───── Dataset records
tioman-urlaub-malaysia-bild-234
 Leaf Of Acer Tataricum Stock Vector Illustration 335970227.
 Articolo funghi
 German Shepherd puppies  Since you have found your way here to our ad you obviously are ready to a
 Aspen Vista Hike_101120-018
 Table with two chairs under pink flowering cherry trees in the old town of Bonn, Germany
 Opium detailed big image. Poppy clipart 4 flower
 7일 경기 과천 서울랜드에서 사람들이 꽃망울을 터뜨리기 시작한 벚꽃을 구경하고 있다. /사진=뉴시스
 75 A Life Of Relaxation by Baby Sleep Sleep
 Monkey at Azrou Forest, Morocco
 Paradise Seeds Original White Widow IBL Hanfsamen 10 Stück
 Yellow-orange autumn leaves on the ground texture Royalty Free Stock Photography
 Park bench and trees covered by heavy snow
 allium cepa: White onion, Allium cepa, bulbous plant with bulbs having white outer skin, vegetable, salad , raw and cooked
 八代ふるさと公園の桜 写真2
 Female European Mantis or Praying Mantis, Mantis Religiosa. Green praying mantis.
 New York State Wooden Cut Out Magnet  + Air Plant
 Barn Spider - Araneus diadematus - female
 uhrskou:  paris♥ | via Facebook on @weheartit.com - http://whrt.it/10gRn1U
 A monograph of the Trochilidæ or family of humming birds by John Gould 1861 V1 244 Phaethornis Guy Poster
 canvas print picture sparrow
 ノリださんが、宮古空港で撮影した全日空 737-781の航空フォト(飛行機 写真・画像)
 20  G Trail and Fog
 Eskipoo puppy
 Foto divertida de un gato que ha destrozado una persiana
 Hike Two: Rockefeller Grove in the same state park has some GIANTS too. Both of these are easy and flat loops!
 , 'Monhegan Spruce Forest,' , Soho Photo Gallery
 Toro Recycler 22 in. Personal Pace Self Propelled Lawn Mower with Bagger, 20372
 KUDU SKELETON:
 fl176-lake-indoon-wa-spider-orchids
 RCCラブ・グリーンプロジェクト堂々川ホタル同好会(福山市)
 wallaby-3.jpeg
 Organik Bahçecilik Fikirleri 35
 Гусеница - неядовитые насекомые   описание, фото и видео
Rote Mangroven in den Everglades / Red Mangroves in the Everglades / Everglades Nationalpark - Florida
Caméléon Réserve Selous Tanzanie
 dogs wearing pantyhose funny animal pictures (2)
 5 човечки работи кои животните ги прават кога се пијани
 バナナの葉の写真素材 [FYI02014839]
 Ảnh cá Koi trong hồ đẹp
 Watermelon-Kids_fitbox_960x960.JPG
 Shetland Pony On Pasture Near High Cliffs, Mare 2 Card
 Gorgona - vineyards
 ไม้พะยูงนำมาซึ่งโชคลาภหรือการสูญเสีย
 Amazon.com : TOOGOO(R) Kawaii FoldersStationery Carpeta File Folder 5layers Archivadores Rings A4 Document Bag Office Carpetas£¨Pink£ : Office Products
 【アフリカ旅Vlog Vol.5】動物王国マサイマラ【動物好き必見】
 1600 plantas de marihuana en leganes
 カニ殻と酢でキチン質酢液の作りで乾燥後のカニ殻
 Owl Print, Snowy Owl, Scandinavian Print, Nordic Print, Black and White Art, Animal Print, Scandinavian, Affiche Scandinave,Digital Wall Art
──────────
### Task details
Go through the data above and return each line containing the string "with".

### Solution to this task
 Table with two chairs under pink flowering cherry trees in the old town of Bonn, Germany
 allium cepa: White onion, Allium cepa, bulbous plant with bulbs having white outer skin, vegetable, salad , raw and cooked
 Toro Recycler 22 in. Personal Pace Self Propelled Lawn Mower with Bagger, 20372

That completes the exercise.